**EXERCISES TO COMPLETE**:
1) Decide whether each statement agrees with the model evaluation text. Answer yes or no for each, and quote the words from the text that settle it.
(a) The R2 values for PS uniformly exceed 0.96.
(b) The model shows more skill for winds than for temperature.
(c) Figure 5 shows WRF_NUDGE data in blue.
2) According to the model evaluation text, which station and date range does Figure 5 cover?
3) In the model evaluation text, list every variable abbreviation that is given an R2 value or R2 quartile.

**DOCUMENT PASSAGE**:
>>
Figure 5Time series of (a) 2 m air temperature and (b) incoming shortwave radiation at the station in Nuremberg from 1 June to 1 July 2018. Observational, WRF_NO_NUDGE and WRF_NUDGE data are shown in black, blue and green, respectively.


3 Results and discussion

3.1 Evaluation of forcing approach

Averaged over the evaluation year, both WRF simulations capture the magnitude and variability of sub-diurnal near-surface meteorological conditions at most sites well (Fig. 3; Table 3). The interquartile range (IQR; range between upper and lower quartile) of MDs is 1 order of magnitude smaller than the observed standard deviation for all variables. As expected, variability is best captured for T and PS, with R2 values that uniformly exceed 0.87 and 0.96, respectively. Those of RH have a larger range but a lower quartile above ∼0.55. Compared with these variables, the model shows less skill in simulating sub-diurnal variability in winds, with lower quartiles of R2 for U and V of approximately 0.39 and 0.27, respectively.
<<
**GIVEN ENTRIES**:
>>
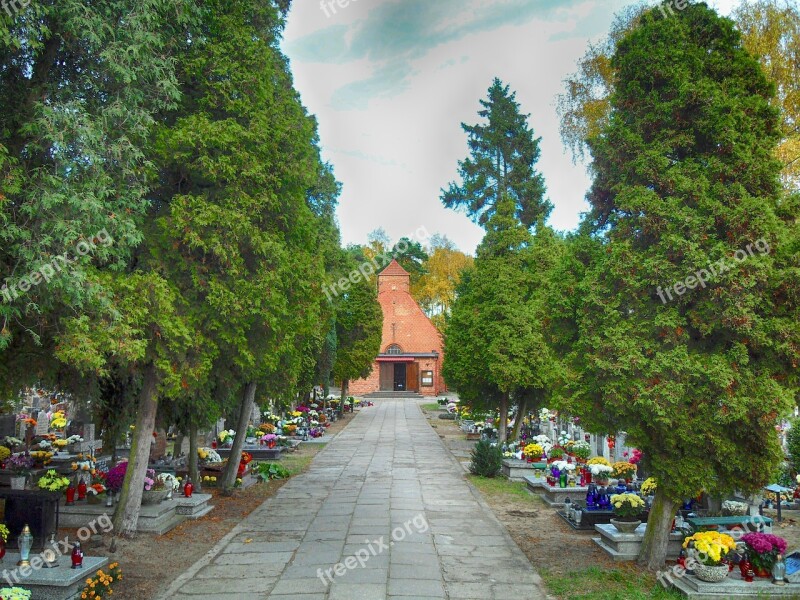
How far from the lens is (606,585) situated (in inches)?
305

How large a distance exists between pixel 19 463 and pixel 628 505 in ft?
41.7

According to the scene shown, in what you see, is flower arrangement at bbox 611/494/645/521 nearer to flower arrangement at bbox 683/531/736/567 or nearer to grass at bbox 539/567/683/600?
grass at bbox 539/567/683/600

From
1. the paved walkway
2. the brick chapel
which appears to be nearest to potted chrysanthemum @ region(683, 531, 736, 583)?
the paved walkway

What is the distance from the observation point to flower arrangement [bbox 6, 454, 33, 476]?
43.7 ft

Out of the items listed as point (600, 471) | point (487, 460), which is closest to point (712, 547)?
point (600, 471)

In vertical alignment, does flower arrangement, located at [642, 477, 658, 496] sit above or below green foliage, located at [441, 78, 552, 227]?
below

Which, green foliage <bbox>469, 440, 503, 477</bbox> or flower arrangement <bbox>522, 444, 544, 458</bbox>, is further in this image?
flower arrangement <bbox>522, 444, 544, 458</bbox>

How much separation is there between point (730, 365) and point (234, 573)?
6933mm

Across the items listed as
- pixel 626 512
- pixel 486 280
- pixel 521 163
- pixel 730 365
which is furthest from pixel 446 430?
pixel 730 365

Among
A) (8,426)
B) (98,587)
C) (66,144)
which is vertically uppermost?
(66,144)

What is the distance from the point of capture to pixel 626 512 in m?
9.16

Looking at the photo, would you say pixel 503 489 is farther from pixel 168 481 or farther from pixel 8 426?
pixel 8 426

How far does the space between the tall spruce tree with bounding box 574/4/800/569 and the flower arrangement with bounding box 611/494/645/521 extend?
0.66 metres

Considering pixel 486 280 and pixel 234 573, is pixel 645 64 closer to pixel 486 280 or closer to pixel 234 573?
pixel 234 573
<<
**FULL ANSWERS**:
1)
(a) Yes: "with R2 values that uniformly exceed 0.87 and 0.96, respectively."
(b) No: "the model shows less skill in simulating sub-diurnal variability in winds."
(c) No: "Observational, WRF_NO_NUDGE and WRF_NUDGE data are shown in black, blue and green, respectively."

2) The station in Nuremberg, from 1 June to 1 July 2018.

3) T, PS, RH, U, V